Can communities and businesses limit human rights infringements by working together? Yes, here’s how
Fusing community- and company-led HRIA methodologies, or conducting parallel processes, could enable companies to minimize human rights infringements experienced by local communities.
Should a human-rights impact assessment (HRIA) of a company identify risks of the company or the community? Most HRIAs are designed with one or the other in mind. But it doesn’t have to be this way.
A new Oxfam America report, Community Voice in Human Rights Impact Assessments, discusses these issues and highlights several case studies that demonstrate the lack of meaningful engagement with communities in HRIAs. More importantly, the report explains how incorporating robust community voice into HRIAs can yield positive human rights outcomes and improve a company’s bottom line.
Businesses with projects that impact vulnerable communities are starting to use HRIAs to manage risks, thanks to the UN Guiding Principles on Business and Human Rights.
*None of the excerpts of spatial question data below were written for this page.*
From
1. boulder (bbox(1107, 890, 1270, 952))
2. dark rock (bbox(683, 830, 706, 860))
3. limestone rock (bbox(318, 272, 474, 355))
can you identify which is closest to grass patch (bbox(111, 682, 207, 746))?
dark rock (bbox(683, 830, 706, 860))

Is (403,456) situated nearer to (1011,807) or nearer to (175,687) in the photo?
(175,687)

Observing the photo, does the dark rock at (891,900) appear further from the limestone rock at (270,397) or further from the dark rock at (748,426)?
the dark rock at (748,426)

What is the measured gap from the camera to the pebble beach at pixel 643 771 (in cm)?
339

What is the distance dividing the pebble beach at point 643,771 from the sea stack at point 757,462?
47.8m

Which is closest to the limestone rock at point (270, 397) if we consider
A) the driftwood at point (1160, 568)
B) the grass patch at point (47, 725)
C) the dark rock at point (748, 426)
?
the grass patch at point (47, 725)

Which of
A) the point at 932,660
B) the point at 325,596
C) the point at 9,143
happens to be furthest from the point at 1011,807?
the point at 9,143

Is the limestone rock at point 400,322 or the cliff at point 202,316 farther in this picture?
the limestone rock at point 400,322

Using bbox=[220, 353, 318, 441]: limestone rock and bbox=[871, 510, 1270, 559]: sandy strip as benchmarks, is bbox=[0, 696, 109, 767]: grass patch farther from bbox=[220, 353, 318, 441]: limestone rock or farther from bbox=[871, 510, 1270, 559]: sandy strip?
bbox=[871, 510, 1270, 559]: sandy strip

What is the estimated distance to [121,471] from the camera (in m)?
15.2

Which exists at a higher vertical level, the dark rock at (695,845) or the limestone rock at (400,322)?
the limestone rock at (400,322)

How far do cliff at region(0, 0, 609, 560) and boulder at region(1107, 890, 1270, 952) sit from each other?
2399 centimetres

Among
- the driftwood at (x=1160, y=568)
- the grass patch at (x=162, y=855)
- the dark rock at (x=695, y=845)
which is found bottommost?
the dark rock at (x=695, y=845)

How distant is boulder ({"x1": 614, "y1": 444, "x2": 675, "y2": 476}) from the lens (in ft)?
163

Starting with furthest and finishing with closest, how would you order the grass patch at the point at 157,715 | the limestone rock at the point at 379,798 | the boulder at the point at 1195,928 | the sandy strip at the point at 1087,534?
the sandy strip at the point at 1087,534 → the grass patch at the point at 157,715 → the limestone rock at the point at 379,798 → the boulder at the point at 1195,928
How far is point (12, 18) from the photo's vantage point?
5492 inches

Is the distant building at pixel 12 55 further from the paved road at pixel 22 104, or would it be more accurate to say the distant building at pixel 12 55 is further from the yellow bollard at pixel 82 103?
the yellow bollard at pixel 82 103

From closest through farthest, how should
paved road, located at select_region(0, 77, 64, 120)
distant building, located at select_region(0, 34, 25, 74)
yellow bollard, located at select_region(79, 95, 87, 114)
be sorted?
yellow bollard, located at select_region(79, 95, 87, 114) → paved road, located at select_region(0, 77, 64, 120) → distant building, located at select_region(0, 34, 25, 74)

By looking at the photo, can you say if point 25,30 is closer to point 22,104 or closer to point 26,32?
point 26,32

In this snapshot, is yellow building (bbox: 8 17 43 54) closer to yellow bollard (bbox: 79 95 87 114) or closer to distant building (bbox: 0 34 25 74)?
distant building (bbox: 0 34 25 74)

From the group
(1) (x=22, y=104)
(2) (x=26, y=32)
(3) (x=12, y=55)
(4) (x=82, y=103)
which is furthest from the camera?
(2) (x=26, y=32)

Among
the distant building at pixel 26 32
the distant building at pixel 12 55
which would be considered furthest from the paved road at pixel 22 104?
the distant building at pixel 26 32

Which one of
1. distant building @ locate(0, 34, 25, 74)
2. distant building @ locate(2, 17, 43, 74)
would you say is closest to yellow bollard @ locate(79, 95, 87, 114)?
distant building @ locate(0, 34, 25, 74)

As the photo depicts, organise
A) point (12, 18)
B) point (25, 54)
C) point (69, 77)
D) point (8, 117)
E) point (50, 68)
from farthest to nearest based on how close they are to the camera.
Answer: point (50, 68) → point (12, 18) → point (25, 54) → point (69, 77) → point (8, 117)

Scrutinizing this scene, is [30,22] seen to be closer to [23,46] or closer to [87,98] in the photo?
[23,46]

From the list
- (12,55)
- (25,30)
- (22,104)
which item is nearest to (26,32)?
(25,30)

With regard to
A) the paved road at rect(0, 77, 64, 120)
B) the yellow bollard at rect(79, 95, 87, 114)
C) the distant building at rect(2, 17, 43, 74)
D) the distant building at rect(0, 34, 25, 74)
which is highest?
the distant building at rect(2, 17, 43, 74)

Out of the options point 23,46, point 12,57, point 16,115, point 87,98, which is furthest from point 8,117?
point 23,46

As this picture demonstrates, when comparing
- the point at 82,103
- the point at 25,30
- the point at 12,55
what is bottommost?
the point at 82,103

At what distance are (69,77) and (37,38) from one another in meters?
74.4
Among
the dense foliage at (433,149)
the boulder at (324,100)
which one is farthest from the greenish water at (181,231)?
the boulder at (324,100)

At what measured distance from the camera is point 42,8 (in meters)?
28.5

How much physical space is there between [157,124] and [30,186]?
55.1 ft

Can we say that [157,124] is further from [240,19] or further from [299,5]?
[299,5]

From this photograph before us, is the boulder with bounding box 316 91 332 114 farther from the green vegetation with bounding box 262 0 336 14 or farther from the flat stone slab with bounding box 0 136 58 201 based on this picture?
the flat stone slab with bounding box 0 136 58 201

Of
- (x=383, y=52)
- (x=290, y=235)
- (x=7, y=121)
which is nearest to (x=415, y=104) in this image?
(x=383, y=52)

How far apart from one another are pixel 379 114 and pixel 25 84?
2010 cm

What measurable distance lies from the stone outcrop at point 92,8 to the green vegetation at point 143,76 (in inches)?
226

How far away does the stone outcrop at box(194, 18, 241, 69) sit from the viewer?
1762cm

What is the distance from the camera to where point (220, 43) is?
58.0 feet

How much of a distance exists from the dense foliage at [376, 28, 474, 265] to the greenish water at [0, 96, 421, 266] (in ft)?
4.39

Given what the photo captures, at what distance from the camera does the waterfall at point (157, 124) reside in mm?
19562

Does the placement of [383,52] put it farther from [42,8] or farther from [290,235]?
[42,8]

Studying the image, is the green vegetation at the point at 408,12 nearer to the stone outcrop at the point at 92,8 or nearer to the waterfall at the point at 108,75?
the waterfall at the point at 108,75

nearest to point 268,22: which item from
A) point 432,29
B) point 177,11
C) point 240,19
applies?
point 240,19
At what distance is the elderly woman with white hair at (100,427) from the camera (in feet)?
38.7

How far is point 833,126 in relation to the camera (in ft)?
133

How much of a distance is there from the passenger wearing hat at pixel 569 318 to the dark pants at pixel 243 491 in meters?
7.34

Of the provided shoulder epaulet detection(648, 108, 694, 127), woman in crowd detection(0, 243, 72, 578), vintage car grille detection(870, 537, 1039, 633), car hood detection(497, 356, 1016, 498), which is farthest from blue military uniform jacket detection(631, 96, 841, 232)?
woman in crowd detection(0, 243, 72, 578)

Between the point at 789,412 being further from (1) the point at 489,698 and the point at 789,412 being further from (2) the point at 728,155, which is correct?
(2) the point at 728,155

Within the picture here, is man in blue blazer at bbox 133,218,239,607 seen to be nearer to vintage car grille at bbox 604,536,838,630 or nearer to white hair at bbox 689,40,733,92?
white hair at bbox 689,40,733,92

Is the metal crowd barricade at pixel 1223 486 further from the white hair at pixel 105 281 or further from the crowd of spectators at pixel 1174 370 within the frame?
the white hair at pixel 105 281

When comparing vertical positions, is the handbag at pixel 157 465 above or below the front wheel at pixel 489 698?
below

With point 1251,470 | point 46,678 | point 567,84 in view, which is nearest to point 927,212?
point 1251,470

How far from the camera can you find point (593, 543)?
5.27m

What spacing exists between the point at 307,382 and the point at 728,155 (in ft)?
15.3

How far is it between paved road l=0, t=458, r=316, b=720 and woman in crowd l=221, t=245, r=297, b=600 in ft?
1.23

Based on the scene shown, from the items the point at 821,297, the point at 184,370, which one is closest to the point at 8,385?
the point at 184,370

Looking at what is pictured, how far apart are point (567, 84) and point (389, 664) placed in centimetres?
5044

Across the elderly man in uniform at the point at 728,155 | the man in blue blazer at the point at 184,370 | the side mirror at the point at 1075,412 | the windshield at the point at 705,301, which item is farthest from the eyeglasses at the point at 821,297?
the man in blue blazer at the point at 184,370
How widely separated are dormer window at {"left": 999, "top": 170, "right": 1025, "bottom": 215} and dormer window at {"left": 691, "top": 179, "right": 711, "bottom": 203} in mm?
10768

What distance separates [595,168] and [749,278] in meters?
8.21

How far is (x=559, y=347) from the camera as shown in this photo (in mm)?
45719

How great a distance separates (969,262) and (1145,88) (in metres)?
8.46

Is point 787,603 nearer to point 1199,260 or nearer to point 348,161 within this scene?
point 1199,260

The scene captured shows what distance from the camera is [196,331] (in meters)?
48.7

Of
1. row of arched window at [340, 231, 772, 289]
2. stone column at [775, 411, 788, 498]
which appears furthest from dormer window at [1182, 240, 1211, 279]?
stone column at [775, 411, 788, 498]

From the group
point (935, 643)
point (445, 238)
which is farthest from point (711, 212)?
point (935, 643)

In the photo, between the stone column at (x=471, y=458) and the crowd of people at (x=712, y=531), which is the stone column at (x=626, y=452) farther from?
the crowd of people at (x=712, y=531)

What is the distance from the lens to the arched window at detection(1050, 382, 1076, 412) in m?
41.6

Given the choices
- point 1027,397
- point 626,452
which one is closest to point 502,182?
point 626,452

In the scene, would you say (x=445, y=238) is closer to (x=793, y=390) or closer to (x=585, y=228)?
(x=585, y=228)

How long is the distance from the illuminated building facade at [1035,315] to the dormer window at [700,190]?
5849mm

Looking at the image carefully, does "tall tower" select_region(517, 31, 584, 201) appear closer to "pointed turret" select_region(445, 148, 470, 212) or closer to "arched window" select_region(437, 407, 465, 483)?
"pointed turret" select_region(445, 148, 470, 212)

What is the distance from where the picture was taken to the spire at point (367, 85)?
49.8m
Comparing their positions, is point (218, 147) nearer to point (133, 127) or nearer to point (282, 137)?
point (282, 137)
However, as businesses assess the potential impact of their projects, they often fail to meaningfully engage with the very people whose rights they are at risk of violating. Rather, they rely heavily on desk research or interview only government officials and international nongovernmental organizations (INGOs). This oversight undermines the very purpose of HRIAs. While governments and international INGOs offer unique perspectives, they are not substitutes for strong community engagement.
Community-led HRIAs, not surprisingly, have a better sense of the impact business investments are having on them. Getting It Right, a community-led HRIA tool created by Canadian non-profit Rights & Democracy and promoted by Oxfam America, considers a community’s human rights concerns first, rather than starting from the company’s perspective. Using this tool, communities can shape a project, mitigate impacts, and outline remedies. But even then, community-led HRIAs have no binding authority and companies can accept or reject findings as they see fit.
Community Voice in Human Rights Impact Assessments suggests a third way may be possible: HRIAs conducted in a jointly managed process or, alternatively, in parallel processes with companies and communities informing one another of their HRIAs. Though implementation challenges remain, fusing community- and company-led HRIA methodologies or conducting parallel processes could enable companies to minimize human rights infringements experienced by local communities, while internalizing the lessons into their organization for use in future operations.
We are realists, just the same. So, even if companies take up a hybrid approach, there will always be projects where those companies refuse to engage communities, acknowledge their impacts, or properly address them. In such instances, the Getting It Right tool will continue to serve communities in their quest for human rights realization.